Cette journaliste du New-York times part à la rencontre de scientifiques, aux quatre coins de notre belle planète, afin de comprendre les mécanismes qui conduisent les espèces à disparaitre. Elle accompagne ces hommes et ces femmes dans des contrées reculées et partage, le temps d’un chapitre, leur combat pour la sauvegarde de notre patrimoine naturel.

L’œuvre met en avant le rôle joué par l’homme dans la destruction de la faune et de la flore. La 6ème extinction de masse est en marche ! Sans être moralisatrice, Elisabeth nous livre, avec justesse et précision, un état des lieux de la situation actuelle.

De la disparition du mastodonte, à celle de la grenouille dorée du Panama en passant par l’annihilation progressive de certaines espèces végétales ou aquatiques, ce livre, qui se lit comme un conte, nous plonge dans notre dure réalité. L’auteure nous raconte, par exemple, comment les déplacements de populations ont engendré la propagation d’un microchampignon tueur de chauve-souris.

« L’hécatombe chez les chauves-souris continua l’hiver suivant, gagnant cinq Etats supplémentaires.
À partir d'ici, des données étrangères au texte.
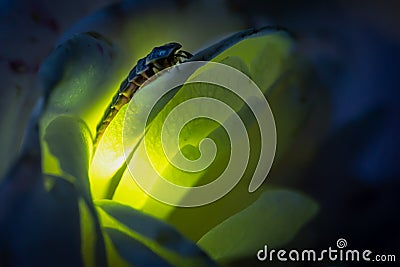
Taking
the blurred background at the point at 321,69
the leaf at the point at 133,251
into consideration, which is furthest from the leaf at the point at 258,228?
the leaf at the point at 133,251

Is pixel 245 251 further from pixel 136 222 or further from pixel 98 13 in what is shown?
pixel 98 13

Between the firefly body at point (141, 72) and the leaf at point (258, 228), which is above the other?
the firefly body at point (141, 72)

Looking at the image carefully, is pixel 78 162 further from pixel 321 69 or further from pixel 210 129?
pixel 321 69

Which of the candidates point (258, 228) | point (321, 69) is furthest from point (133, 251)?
point (321, 69)

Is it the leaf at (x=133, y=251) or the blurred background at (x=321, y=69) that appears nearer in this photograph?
the leaf at (x=133, y=251)

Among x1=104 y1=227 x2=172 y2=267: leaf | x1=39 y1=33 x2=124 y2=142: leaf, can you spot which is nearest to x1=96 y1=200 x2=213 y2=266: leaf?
x1=104 y1=227 x2=172 y2=267: leaf

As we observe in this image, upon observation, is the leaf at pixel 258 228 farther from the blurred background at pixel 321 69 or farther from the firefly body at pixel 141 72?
the firefly body at pixel 141 72

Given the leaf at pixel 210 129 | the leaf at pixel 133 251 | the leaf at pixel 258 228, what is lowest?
the leaf at pixel 133 251
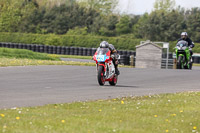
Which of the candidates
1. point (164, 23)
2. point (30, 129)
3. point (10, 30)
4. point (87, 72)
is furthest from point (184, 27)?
point (30, 129)

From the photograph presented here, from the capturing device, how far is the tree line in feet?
196

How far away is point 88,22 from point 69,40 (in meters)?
8.92

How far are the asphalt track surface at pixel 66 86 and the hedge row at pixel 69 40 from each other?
33.5m

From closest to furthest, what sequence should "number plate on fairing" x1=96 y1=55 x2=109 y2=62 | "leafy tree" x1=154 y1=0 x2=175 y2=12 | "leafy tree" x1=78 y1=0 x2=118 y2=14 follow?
"number plate on fairing" x1=96 y1=55 x2=109 y2=62 < "leafy tree" x1=154 y1=0 x2=175 y2=12 < "leafy tree" x1=78 y1=0 x2=118 y2=14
Elle se poursuivit l’hiver d’après, touchant cinq autres Etats, et bien qu’en de nombreux endroits il ne reste à ce jour pratiquement plus de chauve-souris, le carnage continue de progresser. »

S’appuyant sur des faits scientifiques, on est loin de tomber dans le pathos, le poussiéreux ou l’ennuyeux. Page après page, on sent tout de même monter en nous un certain sentiment d’indignation, d’impuissance mais aussi d’espoir.

En effet, les scientifiques, qui se donnent corps et âmes pour sauver cette nature sauvage, nous redonnent le sourire. Ils sont touchants de sincérité, de courage et d’espérance. Elisabeth s’attache à les personnifier, à décrire leurs croyances, leurs personnalités. Le message ne s’en trouve que plus amplifié !

« Je fus touché par le dévouement de cette équipe, mue par un sentiment de responsabilité identique à celui qui avait amené leurs pairs panaméens à installer les grenouilles à l’hôtel, puis les avait poussés à construire le Centre de conservation des amphibiens et à le faire fonctionner, … »

En somme, ce bouquin est à mettre entre toutes les mains (jeunes ou moins jeunes) ; que vous soyez passionnés de luttes endiablés ou écologistes du dimanche. Dans tous les cas, on sort changé de cette expérience littéraire.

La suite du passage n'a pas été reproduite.